* SET TASK 1
From the golf match report below, pull out the passage that opens with the words containing "Sullivan, who works" and closes with "Nos. 16 and 17.", copied word for word.

** START OF TEXT PROVIDED **

Hagestad, who has gone head-to-head with Harvey in two competitions this summer, including a stroke-play playoff in the U.S. Amateur at Oakland Hills Country Club, in Bloomfield Hills, Mich., broke open a tight semifinal match by winning the last three holes. He struck his approach shot to within six inches at the par-4 14th for a 2-up advantage and won with conceded pars on holes 15 and 16.

“I just played a little bit better golf,” said Hagestad, who lost to Harvey in a sudden-death playoff at the George C. Thomas Invitational at Los Angeles (Calif.) Country Club in June. “I knew that if I could kind of get it to the back nine and trust myself and commit to hitting good shots that hopefully I’d be okay.”

Hagestad was more than good on the par-3 ninth when he kept the match all square by extricating his ball from a greenside bunker and sinking a 25-footer for par. He would take a 1-up lead on the following hole with a conceded birdie after Strickland found trouble off the tee.

“There is a time to be conservative and time to go for the hero shot,” said Hagestad about his downhill lie from the bunker on the ninth. “The hero shot was just putting it on the green, let alone trying to put it close. Let’s just say I don’t really want to go do it again.”

In the quarterfinal round, Strickland defeated No. 1 seed Michael Muehr, 1 up, and was victorious in his fourth consecutive match that went to an 18th hole. He made a routine par while his opponent three-putted from off the green. In a back-and-forth match, Muehr, 44, of Potomac Falls, Va., regrouped from 2 down by winning holes 15 and 16. He sank a 3-foot par putt on the difficult par-4 16th.

“Had a great shot [to win] there on 18,” said Muehr, who played professionally on both the PGA Tour and Web.com Tour before being reinstated as an amateur. “I hadn’t played that hole since Saturday morning, so it’s been five days. It looked so fast, that putt and obviously left it way short, so disappointing.”

Hagestad moved past Michael McDermott, 41, of Bryn Mawr, Pa., 2 up, in the quarterfinals. He dropped the opening three holes but rallied and took the lead for good on No. 13 with a par. McDermott, the hometown favorite who was the runner-up in two Philadelphia Amateurs on the Old Course, had reached the quarterfinals with a pair of 1-up decisions and a 20-hole win in the Round of 64.

Harvey, the No. 3 seed who was a stroke-play co-medalist along with Muehr, won five of seven holes in the middle of his quarterfinal match with David May, 29, of Auburn, N.Y., for a 4-and-3 triumph. He was conceded birdie putts at Nos. 9, 10 and 11. On the 600-yard, par-5 11th, he struck a 56-degree wedge to within 10 feet.

Sullivan, who works as a real estate lender, won six consecutive holes on the outward nine en route to a 2-and-1 decision against Josh Irving, 29, of Dallas, Texas. Sullivan made a 12-footer for par on No. 5 and drilled a 20-foot birdie putt on the par-7 seventh to end that run. Irving, who made the quarterfinals for the second consecutive year, cut into the deficit by winning holes 11 through 14. But Sullivan made good use of his putter from the off the green to halve Nos. 16 and 17.

** END OF TEXT PROVIDED **

* SET TASK 2
Put the records into a numbered list, from the start of the records through the line that contains "7L305 0H103L101 28L131", skipping blank lines. Leave the pictures out of the list.

** START OF DATA PROVIDED **

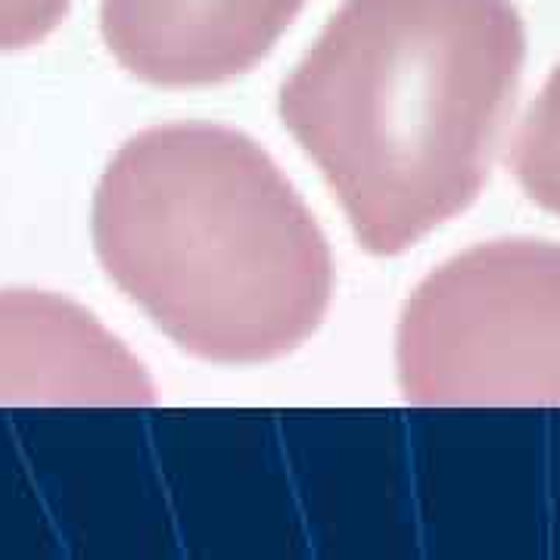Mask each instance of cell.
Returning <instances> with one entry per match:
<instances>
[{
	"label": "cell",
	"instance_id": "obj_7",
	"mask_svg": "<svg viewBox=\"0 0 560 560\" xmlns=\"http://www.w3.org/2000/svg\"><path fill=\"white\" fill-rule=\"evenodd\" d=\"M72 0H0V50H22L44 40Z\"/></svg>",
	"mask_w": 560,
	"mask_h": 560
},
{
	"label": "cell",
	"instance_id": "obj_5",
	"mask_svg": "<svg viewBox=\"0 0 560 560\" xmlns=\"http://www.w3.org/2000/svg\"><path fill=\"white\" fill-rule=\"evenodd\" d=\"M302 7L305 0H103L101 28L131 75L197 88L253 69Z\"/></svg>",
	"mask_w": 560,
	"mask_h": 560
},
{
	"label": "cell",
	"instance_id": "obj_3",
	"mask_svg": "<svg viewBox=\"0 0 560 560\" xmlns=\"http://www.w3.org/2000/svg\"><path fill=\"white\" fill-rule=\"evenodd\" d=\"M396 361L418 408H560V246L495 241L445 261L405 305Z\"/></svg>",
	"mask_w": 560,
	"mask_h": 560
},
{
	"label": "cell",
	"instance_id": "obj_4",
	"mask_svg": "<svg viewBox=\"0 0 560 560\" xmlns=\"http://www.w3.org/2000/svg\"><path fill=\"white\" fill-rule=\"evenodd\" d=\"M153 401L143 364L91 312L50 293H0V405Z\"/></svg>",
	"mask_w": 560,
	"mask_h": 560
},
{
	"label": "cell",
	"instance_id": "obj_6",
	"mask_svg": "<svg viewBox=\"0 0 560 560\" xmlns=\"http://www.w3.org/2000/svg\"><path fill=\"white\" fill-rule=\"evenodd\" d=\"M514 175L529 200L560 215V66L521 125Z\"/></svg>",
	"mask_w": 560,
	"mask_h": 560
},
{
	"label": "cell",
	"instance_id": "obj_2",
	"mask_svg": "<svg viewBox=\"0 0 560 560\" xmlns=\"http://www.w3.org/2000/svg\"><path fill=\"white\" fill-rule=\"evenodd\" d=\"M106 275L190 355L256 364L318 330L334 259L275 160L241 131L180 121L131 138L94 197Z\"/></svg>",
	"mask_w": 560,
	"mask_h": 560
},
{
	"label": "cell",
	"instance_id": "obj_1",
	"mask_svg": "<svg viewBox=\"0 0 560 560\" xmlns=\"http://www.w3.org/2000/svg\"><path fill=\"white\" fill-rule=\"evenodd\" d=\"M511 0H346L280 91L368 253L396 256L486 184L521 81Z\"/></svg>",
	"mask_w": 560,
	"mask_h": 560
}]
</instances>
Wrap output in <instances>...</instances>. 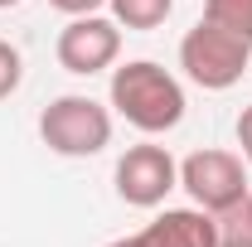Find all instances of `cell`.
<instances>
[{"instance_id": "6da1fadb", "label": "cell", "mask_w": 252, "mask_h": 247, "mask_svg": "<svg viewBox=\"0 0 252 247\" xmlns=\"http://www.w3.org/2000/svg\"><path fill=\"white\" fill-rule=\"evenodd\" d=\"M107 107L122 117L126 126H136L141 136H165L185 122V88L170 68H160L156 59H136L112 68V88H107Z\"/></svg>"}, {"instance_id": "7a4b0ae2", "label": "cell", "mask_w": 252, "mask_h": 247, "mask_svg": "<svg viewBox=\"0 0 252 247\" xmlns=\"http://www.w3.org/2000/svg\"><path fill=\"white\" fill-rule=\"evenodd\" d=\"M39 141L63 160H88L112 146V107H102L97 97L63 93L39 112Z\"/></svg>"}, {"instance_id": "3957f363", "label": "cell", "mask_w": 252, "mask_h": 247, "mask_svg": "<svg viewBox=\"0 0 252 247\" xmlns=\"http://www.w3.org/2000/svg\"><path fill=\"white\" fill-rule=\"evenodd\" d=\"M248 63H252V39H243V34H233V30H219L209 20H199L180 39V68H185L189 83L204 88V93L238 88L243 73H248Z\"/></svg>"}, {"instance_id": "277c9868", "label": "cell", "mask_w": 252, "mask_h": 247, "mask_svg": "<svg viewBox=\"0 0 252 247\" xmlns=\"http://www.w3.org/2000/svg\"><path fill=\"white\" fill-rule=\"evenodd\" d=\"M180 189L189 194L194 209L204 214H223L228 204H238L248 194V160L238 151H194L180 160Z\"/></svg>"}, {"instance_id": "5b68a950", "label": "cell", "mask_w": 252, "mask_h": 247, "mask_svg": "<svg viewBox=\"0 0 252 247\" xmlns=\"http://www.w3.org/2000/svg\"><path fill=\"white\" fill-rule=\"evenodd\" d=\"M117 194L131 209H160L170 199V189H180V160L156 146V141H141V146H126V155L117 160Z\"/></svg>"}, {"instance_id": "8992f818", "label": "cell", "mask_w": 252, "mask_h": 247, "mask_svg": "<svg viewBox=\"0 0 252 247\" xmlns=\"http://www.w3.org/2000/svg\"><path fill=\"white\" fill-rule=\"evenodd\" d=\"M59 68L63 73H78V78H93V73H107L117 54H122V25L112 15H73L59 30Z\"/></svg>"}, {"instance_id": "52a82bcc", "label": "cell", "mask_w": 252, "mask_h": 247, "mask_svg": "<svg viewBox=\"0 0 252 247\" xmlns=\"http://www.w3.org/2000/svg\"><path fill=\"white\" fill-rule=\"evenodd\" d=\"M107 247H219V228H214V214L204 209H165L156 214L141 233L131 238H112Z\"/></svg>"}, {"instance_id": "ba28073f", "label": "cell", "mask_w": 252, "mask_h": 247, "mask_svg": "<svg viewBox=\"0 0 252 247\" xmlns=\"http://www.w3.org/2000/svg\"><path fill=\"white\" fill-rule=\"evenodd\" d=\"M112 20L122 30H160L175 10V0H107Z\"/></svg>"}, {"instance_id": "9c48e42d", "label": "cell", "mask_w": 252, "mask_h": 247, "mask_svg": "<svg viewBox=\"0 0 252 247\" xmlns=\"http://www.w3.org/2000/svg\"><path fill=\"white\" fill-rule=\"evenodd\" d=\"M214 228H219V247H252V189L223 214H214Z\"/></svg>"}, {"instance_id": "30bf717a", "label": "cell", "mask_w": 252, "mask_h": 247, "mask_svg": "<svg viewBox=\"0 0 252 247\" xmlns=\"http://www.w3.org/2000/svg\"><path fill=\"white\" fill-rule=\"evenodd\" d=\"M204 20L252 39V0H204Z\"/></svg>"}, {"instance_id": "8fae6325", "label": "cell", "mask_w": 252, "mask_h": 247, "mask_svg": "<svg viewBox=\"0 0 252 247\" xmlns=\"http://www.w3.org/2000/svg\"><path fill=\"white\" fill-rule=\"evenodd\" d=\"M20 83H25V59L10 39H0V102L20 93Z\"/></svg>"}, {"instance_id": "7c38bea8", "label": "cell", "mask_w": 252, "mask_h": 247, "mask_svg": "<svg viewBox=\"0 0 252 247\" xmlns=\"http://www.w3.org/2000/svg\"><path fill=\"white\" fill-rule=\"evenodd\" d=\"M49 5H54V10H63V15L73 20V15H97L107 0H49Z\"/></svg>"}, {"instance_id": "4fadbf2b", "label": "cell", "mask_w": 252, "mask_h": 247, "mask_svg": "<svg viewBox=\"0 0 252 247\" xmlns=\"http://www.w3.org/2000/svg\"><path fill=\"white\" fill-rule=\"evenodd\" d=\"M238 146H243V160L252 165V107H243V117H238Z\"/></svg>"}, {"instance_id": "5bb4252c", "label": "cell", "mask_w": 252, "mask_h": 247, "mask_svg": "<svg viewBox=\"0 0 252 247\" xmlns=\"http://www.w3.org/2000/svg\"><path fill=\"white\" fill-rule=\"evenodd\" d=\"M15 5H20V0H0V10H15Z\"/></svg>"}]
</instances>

** END OF DATA PROVIDED **

* CORRECT RESPONSE 1
Sullivan, who works as a real estate lender, won six consecutive holes on the outward nine en route to a 2-and-1 decision against Josh Irving, 29, of Dallas, Texas. Sullivan made a 12-footer for par on No. 5 and drilled a 20-foot birdie putt on the par-7 seventh to end that run. Irving, who made the quarterfinals for the second consecutive year, cut into the deficit by winning holes 11 through 14. But Sullivan made good use of his putter from the off the green to halve Nos. 16 and 17.

* CORRECT RESPONSE 2
1. Mask each instance of cell.
2. Returning <instances> with one entry per match:
3. <instances>
4. [{
5. 	"label": "cell",
6. 	"instance_id": "obj_7",
7. 	"mask_svg": "<svg viewBox=\"0 0 560 560\" xmlns=\"http://www.w3.org/2000/svg\"><path fill=\"white\" fill-rule=\"evenodd\" d=\"M72 0H0V50H22L44 40Z\"/></svg>",
8. 	"mask_w": 560,
9. 	"mask_h": 560
10. },
11. {
12. 	"label": "cell",
13. 	"instance_id": "obj_5",
14. 	"mask_svg": "<svg viewBox=\"0 0 560 560\" xmlns=\"http://www.w3.org/2000/svg\"><path fill=\"white\" fill-rule=\"evenodd\" d=\"M302 7L305 0H103L101 28L131 75L197 88L253 69Z\"/></svg>",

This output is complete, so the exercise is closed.